====== Source

Files
jdescopingtool/PLANS/2026-01-03-etl-pipeline-phase2-design.md
T
Joseph Doherty 7ae2cd4882 docs: add ETL Pipeline Phase 2 design document
Design addresses 7 issues identified in Phase 1 review:
- Bulk copy column mapping (by name, intersect with destination)
- Schema-qualified table names (parse tableName, QUOTENAME)
- Configurable timeouts (single commandTimeoutSeconds)
- JDE date sentinel (1900-01-01 default for invalid dates)
- TransformingDataReader ordinal mapping (MapOrdinal on interface)
- Transformer lifecycle (document single-use, no auto-dispose)
- Column rename collision validation (fail-fast on duplicates)

Reviewed by Codex MCP with all issues addressed.
2026-01-03 10:21:02 -05:00

18 KiB

ETL Pipeline Phase 2 Design

Date: 2026-01-03 Status: Reviewed (Codex MCP) Purpose: Extend the ETL pipeline with feature improvements: column mapping, schema-qualified tables, configurable timeouts, date validation, ordinal mapping fixes, and collision detection.

Problem Statement

Phase 1 implemented the core ETL pipeline. Phase 2 addresses limitations identified during review:

Feature Gaps:

  1. Bulk merge relies on ordinal matching - source column order must match destination
  2. Schema-qualified table names (dbo.Table) not fully supported in scripts
  3. Bulk merge timeouts not configurable
  4. JDE date parsing fails on invalid dates

Correctness Issues: 5. TransformingDataReader bypasses transformer mappings for GetBytes/GetChars/GetData 6. Column rename collisions not validated

Design Decisions

Issue Approach
Column mapping for bulk ops Explicit SqlBulkCopy.ColumnMappings, intersect with destination schema
Schema-qualified tables Parse tableName for schema, default "dbo"
Configurable timeouts Single commandTimeoutSeconds for all SQL operations
Invalid JDE dates Return sentinel date (1900-01-01 default)
TransformingDataReader bypasses MapOrdinal on interface + base class overrides for computed columns
Column rename collisions Throw on collision during init (including pre-existing duplicates)
Transformer disposal Do not dispose transformers (single-use documented)

Detailed Design

1. Bulk Copy Column Mapping

Problem: DbBulkMergeDestination and DbBulkImportDestination rely on ordinal matching between source and destination. Transformers that rename or reorder columns break bulk copy. Extra columns in source cause errors.

Solution: Query destination schema and map only columns that exist in both source and destination.

// Query destination columns once
private async Task<HashSet<string>> GetDestinationColumnsAsync(
    SqlConnection connection, string tableName, string schemaName, CancellationToken ct)

============
====== Entries

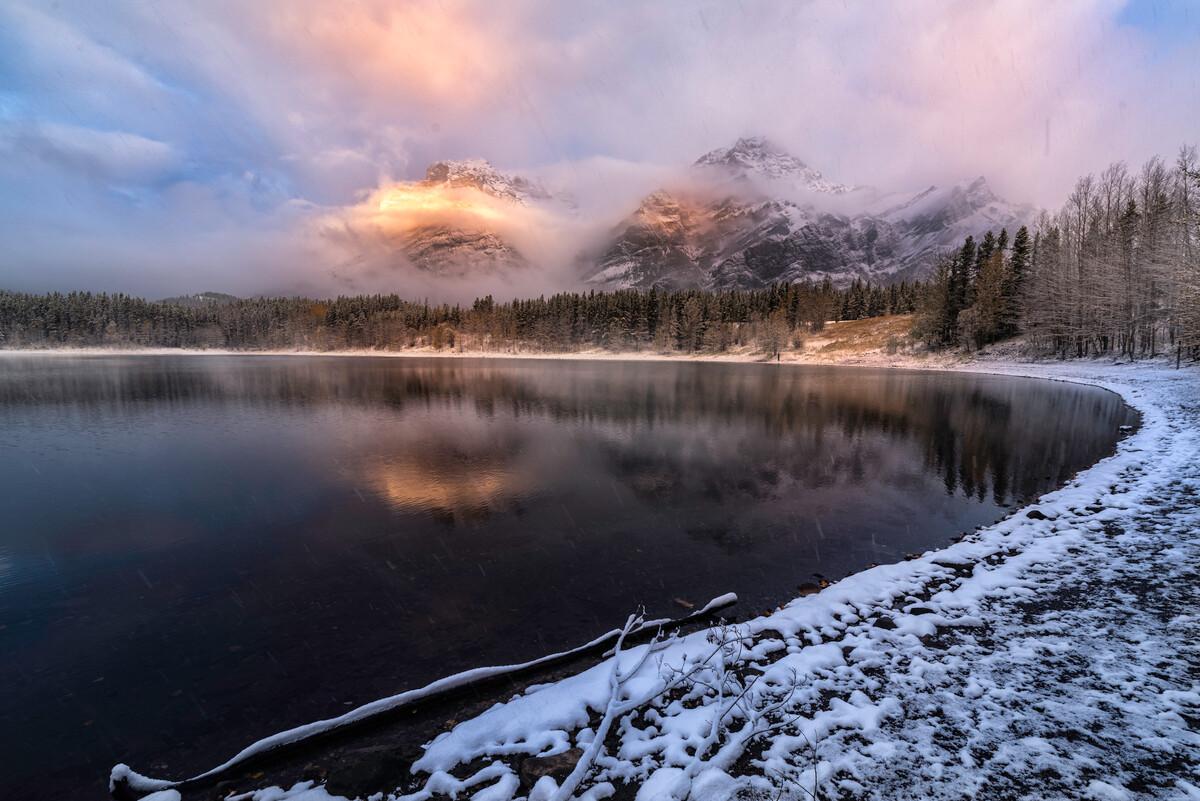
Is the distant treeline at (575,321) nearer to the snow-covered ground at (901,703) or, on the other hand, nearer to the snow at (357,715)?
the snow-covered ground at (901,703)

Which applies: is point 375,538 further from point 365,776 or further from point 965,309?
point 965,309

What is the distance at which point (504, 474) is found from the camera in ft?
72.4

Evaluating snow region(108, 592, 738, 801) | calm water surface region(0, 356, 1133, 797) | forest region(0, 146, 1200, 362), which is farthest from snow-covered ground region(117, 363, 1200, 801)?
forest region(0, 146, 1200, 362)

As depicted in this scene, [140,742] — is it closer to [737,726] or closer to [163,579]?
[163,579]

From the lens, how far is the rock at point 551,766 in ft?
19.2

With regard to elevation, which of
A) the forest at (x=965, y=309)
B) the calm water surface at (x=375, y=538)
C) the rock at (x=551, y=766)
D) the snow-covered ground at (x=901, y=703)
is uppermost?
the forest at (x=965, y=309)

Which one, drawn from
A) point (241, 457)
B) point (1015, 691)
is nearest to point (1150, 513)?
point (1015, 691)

============
====== Entries

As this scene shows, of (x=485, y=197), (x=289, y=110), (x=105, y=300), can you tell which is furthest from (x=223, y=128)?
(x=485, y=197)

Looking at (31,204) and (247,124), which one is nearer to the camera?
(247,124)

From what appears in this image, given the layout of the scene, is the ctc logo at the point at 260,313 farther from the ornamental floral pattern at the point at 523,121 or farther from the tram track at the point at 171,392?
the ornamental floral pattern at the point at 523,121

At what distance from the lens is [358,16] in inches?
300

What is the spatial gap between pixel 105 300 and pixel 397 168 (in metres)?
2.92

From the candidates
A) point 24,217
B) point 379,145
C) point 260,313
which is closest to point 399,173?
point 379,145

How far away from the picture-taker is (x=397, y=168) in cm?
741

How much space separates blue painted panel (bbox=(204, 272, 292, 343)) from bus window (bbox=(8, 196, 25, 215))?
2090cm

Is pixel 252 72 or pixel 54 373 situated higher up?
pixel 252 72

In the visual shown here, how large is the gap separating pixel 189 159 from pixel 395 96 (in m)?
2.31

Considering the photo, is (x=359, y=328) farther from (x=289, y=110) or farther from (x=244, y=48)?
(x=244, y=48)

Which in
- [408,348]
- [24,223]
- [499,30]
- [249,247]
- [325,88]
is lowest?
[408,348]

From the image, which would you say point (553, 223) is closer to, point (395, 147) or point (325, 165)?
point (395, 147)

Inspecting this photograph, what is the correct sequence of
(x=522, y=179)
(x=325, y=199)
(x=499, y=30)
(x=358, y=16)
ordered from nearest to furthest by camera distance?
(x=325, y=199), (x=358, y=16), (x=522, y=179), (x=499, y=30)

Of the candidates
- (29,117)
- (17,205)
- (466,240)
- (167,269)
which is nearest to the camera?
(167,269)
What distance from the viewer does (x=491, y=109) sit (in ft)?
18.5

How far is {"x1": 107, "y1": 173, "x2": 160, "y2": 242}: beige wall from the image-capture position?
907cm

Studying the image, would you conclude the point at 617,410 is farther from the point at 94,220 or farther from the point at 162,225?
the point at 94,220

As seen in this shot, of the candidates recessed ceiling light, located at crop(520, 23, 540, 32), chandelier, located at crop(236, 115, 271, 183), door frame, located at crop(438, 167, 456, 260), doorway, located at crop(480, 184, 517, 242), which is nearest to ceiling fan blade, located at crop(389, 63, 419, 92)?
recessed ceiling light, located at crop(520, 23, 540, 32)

============
====== Entries

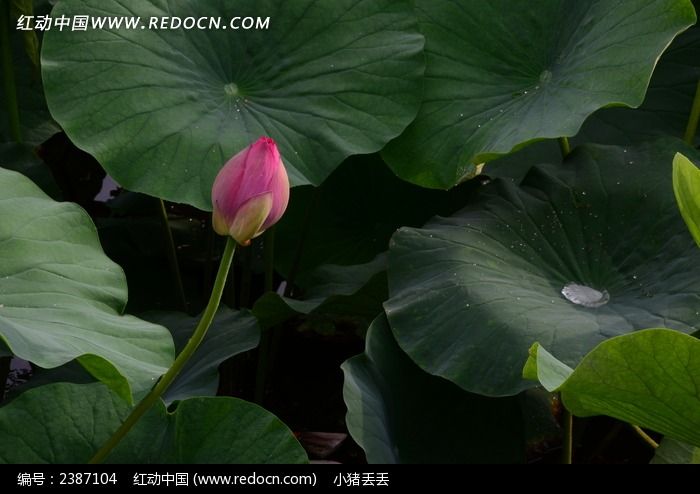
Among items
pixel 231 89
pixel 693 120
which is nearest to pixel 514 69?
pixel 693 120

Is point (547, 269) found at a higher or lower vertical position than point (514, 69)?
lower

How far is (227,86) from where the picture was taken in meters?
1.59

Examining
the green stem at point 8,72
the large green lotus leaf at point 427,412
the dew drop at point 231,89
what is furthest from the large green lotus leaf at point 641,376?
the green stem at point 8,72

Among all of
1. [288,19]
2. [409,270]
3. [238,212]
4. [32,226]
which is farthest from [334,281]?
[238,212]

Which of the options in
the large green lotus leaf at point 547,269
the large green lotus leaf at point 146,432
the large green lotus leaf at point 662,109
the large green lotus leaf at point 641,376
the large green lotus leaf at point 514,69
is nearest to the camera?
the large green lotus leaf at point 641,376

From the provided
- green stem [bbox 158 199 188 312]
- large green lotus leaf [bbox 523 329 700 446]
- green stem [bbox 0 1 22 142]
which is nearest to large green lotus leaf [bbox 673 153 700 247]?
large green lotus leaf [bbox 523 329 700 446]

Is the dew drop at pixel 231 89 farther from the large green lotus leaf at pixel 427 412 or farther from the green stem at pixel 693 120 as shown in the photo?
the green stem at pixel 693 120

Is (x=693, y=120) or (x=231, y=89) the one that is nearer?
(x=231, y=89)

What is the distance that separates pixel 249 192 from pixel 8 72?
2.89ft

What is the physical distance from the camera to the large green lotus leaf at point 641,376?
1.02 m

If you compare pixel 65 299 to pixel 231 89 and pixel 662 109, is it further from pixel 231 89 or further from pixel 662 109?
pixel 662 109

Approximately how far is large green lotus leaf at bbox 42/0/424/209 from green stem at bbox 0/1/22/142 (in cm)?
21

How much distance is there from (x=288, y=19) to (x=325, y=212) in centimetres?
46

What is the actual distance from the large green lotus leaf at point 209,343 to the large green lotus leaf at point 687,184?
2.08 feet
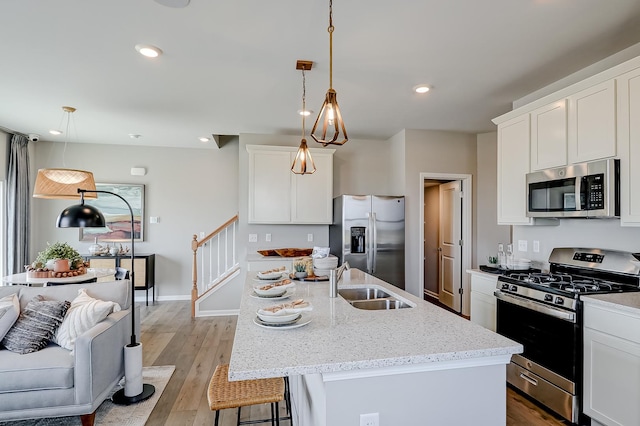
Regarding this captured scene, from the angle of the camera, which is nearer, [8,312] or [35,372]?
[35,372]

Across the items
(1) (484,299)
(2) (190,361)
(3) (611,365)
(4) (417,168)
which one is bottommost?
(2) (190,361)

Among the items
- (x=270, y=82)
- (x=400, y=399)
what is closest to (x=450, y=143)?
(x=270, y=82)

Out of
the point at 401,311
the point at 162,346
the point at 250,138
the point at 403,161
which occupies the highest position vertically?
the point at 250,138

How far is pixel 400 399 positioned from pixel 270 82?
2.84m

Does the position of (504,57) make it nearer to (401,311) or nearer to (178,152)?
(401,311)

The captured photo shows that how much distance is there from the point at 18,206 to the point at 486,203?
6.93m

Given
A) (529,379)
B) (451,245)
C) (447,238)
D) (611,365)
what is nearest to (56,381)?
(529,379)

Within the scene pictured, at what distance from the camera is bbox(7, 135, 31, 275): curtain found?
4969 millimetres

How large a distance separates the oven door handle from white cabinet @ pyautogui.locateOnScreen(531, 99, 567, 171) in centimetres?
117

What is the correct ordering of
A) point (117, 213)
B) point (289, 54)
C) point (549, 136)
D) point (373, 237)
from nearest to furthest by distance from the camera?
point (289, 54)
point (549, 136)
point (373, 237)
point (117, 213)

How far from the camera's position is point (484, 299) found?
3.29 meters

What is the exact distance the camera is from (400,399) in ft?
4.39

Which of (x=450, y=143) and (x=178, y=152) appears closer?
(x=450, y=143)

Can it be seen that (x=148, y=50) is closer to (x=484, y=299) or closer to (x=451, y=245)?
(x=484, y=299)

============

**What you will do**
(1) Decide whether each statement agrees with the ETL design document, answering yes or no and quoting the words that settle it: (a) Invalid JDE dates default to a sentinel date of 1900-01-01. (b) Each SQL operation gets its own separate timeout setting. (c) Transformers are disposed automatically after use.
(2) Reproduce the part of the ETL design document starting at "TransformingDataReader bypasses MapOrdinal" and ending at "transformers (single-use documented)".
(3) Carry on writing the ETL design document from the point where it stops.
The material is separate from the ETL design document.

**Task-by-task results**
(1)
(a) Yes: "Return sentinel date (1900-01-01 default)"
(b) No: "Single commandTimeoutSeconds for all SQL operations"
(c) No: "Do not dispose transformers (single-use documented)"

(2)
TransformingDataReader bypasses MapOrdinal on interface + base class overrides for computed columns
Column rename collisions Throw on collision during init (including pre-existing duplicates)
Transformer disposal Do not dispose transformers (single-use documented)

(3)
{
    var sql = @"SELECT COLUMN_NAME FROM INFORMATION_SCHEMA.COLUMNS
                WHERE TABLE_NAME = @tableName AND TABLE_SCHEMA = @schemaName";
    var columns = await connection.QueryAsync<string>(sql, new { tableName, schemaName });
    return columns.ToHashSet(StringComparer.OrdinalIgnoreCase);
}

// In ProcessBatchAsync
var destColumns = await GetDestinationColumnsAsync(connection, _tableName, _schemaName, ct);

using var bulkCopy = new SqlBulkCopy(connection)
{
    DestinationTableName = tempTableName,
    BatchSize = batch.Rows.Count,
    BulkCopyTimeout = _commandTimeoutSeconds
};

// Map only columns that exist in both source and destination
for (int i = 0; i < source.FieldCount; i++)
{
    var columnName = source.GetName(i);
    if (destColumns.Contains(columnName))
    {
        bulkCopy.ColumnMappings.Add(columnName, columnName);
    }
}

Benefits:

  1. Decouples ordinal position from column identity
  2. Extra source columns are silently ignored (e.g., computed columns for logging)
  3. Missing destination columns cause clear error from SqlBulkCopy

Both DbBulkImportDestination and DbBulkMergeDestination will use this pattern.

2. Schema-Qualified Table Names

Problem: CommonScripts methods incorrectly handle dbo.WorkOrder format - both the bracketing and the sys.tables lookup fail.

Solution: Parse tableName to extract schema if present, use QUOTENAME() for safe dynamic SQL.

public static class CommonScripts
{
    /// <summary>
    /// Parses a table name, extracting schema if present.
    /// Supports: "Table", "dbo.Table", "[dbo].[Table]"
    /// </summary>
    private static (string Schema, string Table) ParseTableName(string tableName)
    {
        // Remove brackets for parsing
        var cleaned = tableName.Replace("[", "").Replace("]", "");
        var parts = cleaned.Split('.', 2);
        return parts.Length == 2
            ? (parts[0], parts[1])
            : ("dbo", parts[0]);
    }

    public static IScriptRunner DisableIndexes(
        IDbConnectionFactory factory,
        string tableName,
        int timeoutSeconds = 300)
    {
        var (schema, table) = ParseTableName(tableName);

        // Use QUOTENAME() for safe dynamic SQL - prevents injection
        var sql = @"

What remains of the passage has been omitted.